Lufthansa

Auf der Suche nach SAF

Gute Nachrichten von der Lufthansa fürs Klima. Rund 250 Mill. Dollar sollen in den kommenden drei Jahren in nachhaltige Kraftstoffe fließen. Nicht viel bei Treibstoffrechnungen über 6,8 Mrd. im Jahr 2019.

Auf der Suche nach SAF

lis

Rechtzeitig zum Klimagipfel in Glasgow hat die Lufthansa gute Nachrichten für das Weltklima. In den kommenden drei Jahren werde man für 250 Mill. Dollar nachhaltige Flugkraftstoffe erwerben. Schon heute sei die Lufthansa Group größte Abnehmerin dieser umweltfreundlicheren Flugkraftstoffe in Europa. Hört sich gut an, ist aber angesichts einer Treibstoffrechnung von 6,8 Mrd. Euro im Geschäftsjahr 2019 nicht mehr als der berühmte Tropfen auf den heißen Stein. Dass man mit solch geringen Mengen an sogenanntem Sustainable Aviation Fuel (SAF) bereits zum Marktführer wird, lässt zudem tief blicken.
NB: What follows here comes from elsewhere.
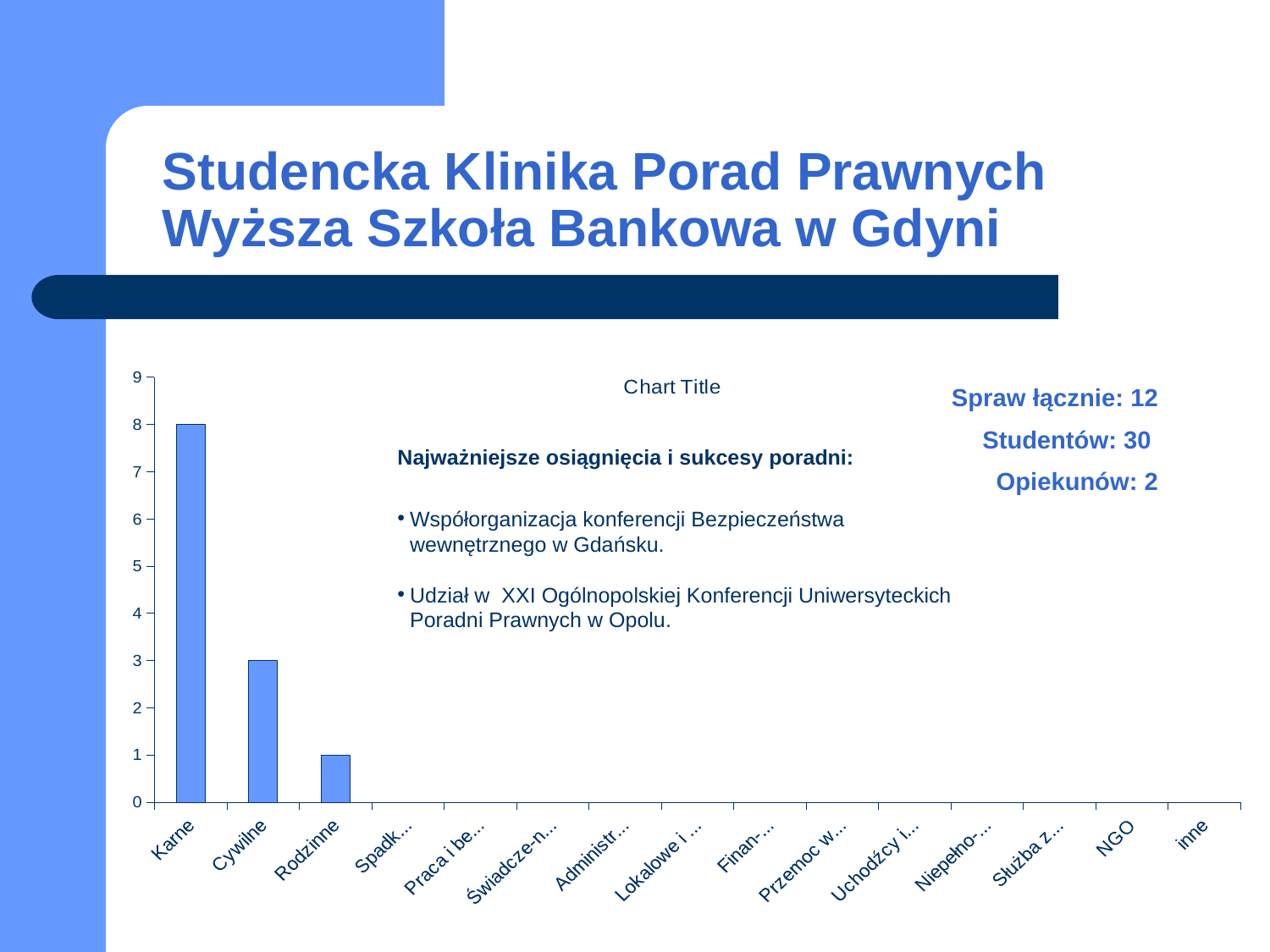
What is the title of the chart? Chart Title What is the value for Karne? 8 Which is larger, the value for Karne or the value for Cywilne? Karne How many categories are shown on the x axis? 15 What is the value for Cywilne? 3 What is the value for Rodzinne? 1 What is the difference between the values for Cywilne and Rodzinne? 2 Which is larger, the value for Rodzinne or the value for Cywilne? Cywilne Is the value for Karne greater or less than 5? greater Which category has the highest value? Karne What is the difference between the values for Karne and Cywilne? 5 What kind of chart is shown on the slide? bar chart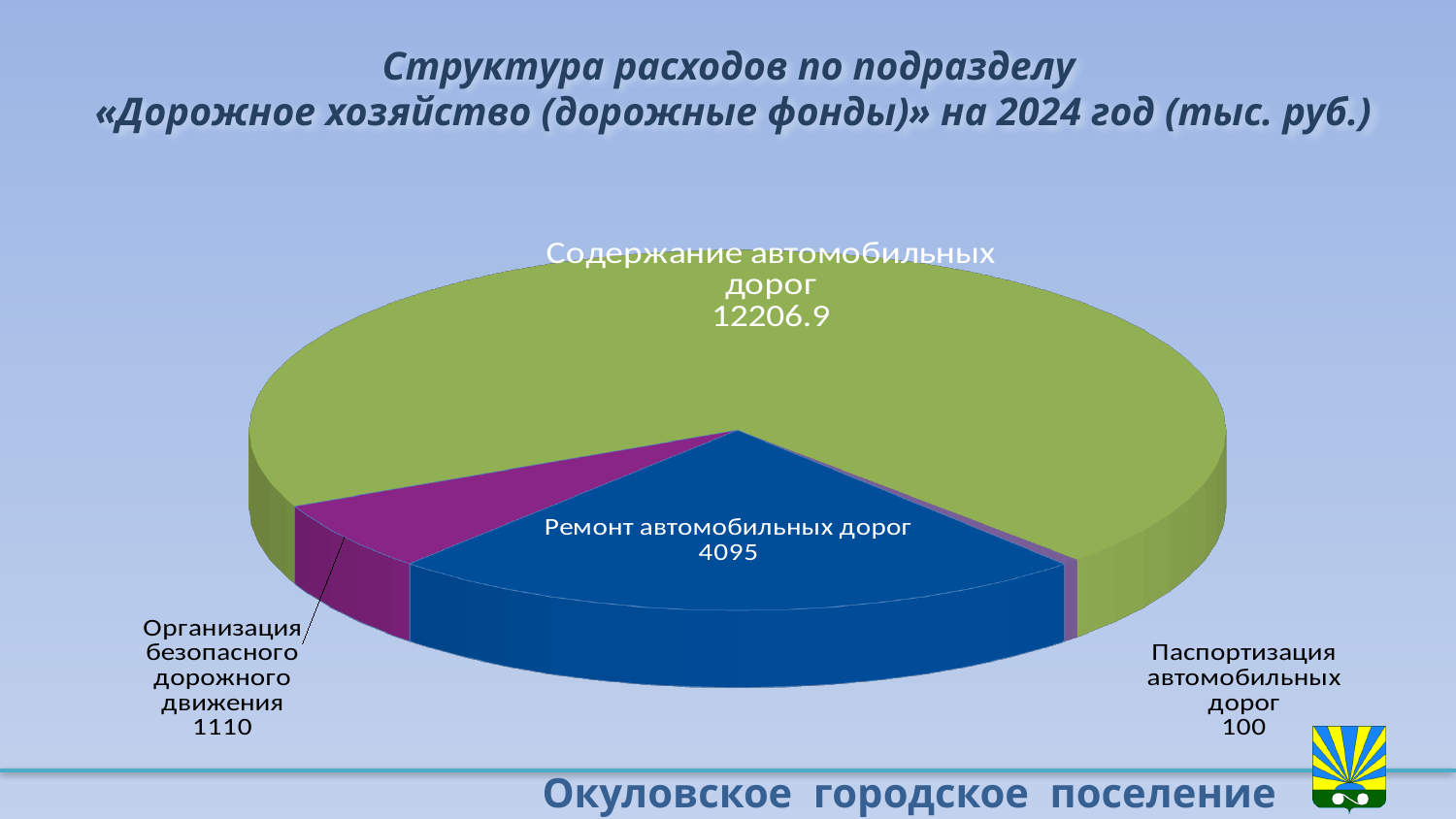
What colour is the slice for «Ремонт автомобильных дорог»? Blue What is the difference between «Ремонт автомобильных дорог» and «Организация безопасного дорожного движения»? 2985 What is the value for «Паспортизация автомобильных дорог»? 100 What is the value for «Содержание автомобильных дорог»? 12206.9 What kind of chart is shown on the slide? Pie chart How many slices does the pie chart have? 4 Which is larger: «Организация безопасного дорожного движения» or «Паспортизация автомобильных дорог»? Организация безопасного дорожного движения What is the value for «Ремонт автомобильных дорог»? 4095 Which category has the largest slice of the pie? Содержание автомобильных дорог What is the value for «Организация безопасного дорожного движения»? 1110 Which category has the smallest slice of the pie? Паспортизация автомобильных дорог What is the difference between «Содержание автомобильных дорог» and «Ремонт автомобильных дорог»? 8111.9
Noch wird kaum nachhaltiges Flugbenzin produziert und wenn doch, ist es viel teurer als herkömmliches Kerosin. Das weiß auch Lufthansa-Chef Carsten Spohr. Die 250 Mill. Dollar seien ein kleiner Betrag, „aber das damit verbundene Volumen an SAF muss man erst einmal finden“. SAF gilt als einer der Treiber, um die Lufthansa Group bis zum Jahr 2050 auf Klimaneutralität zu trimmen. Wie das angesichts des überschaubaren Angebots an nachhaltigem Kerosin gelingen soll, steht noch in den Sternen.